According to the 1919 publication, 'Memoirs of Miami Valley (Ohio) Vol 1' ( Page 627):
"Beery Correspondence School for Horsemanship is a most unusual enterprise, being the only school of its kind in the world. It was started by Professor Jesse Beery, a native of Pleasant Hill, who had been an expert trainer of horses for 20 years, giving exhibitions in all parts of the United States for many years before starting his correspondence school.
There are a number of courses taught by mail, including "colt training, vicious horse training, how to ride and train saddle horses, animal breeding and feeding." Seventy-five thousand students have taken his courses. On the roll now are pupils in New Zealand, South Africa and Australia.

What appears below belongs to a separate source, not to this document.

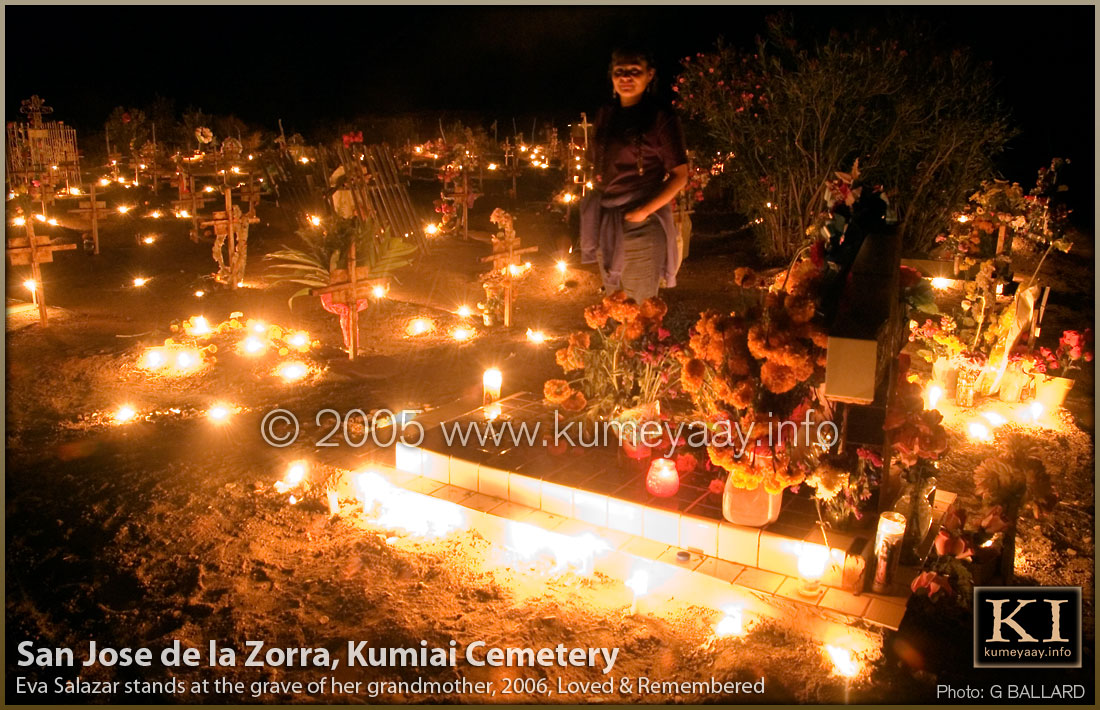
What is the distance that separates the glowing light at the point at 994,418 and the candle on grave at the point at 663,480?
4136 millimetres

The business makes quite a difference in the postoffice at Pleasant Hill, as the Beery mail averages 2,500 letters and inquiries a day in January, February and March, received from all parts of the world."

This same information can also be seen at the 'Dayton History Books' website under the section for 'Pleasant Hill'.
The Beery school was incorporated in 1908.

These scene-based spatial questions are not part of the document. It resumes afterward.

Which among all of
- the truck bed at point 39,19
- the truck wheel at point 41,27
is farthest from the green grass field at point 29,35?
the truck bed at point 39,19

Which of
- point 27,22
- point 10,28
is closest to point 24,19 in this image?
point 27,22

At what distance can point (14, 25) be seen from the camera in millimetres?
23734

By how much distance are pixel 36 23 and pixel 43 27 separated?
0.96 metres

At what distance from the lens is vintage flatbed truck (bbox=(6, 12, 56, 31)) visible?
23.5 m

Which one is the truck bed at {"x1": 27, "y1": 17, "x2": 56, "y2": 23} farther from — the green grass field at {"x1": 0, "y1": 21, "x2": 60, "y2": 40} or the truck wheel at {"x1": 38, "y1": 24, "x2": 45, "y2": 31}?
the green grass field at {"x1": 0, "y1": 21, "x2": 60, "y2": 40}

In addition to his unique talents in the realm of horse training, he was the inventor of an array of implements he claimed to be intended to help gain mastery over the animals he oversaw, creating an assortment of tools, bridles and bits that were also sold via mail order. The correspondence school was said to be inundated with scores of letters and notes throughout its history containing endless gratitude and respect for the techniques promulgated by its founder.

==Death and legacy==
Beery died February 22, 1945, and is buried at Pleasant Hill Cemetery in Pleasant Hill, Ohio. His legacy in the world of horse training still is noted and his techniques are still being taught, many thousands of students have learned his approach.

==Bibliography==
1. Professor Jesse Beery Mail Course in Horsemanship: A complete course with detailed instructions on many aspects of horse training. The methods have been and still being applied by horse trainers all over the world. The book is currently out of print, though reprints of the original Professor Jesse Beery Mail Course in Horsemanship exist.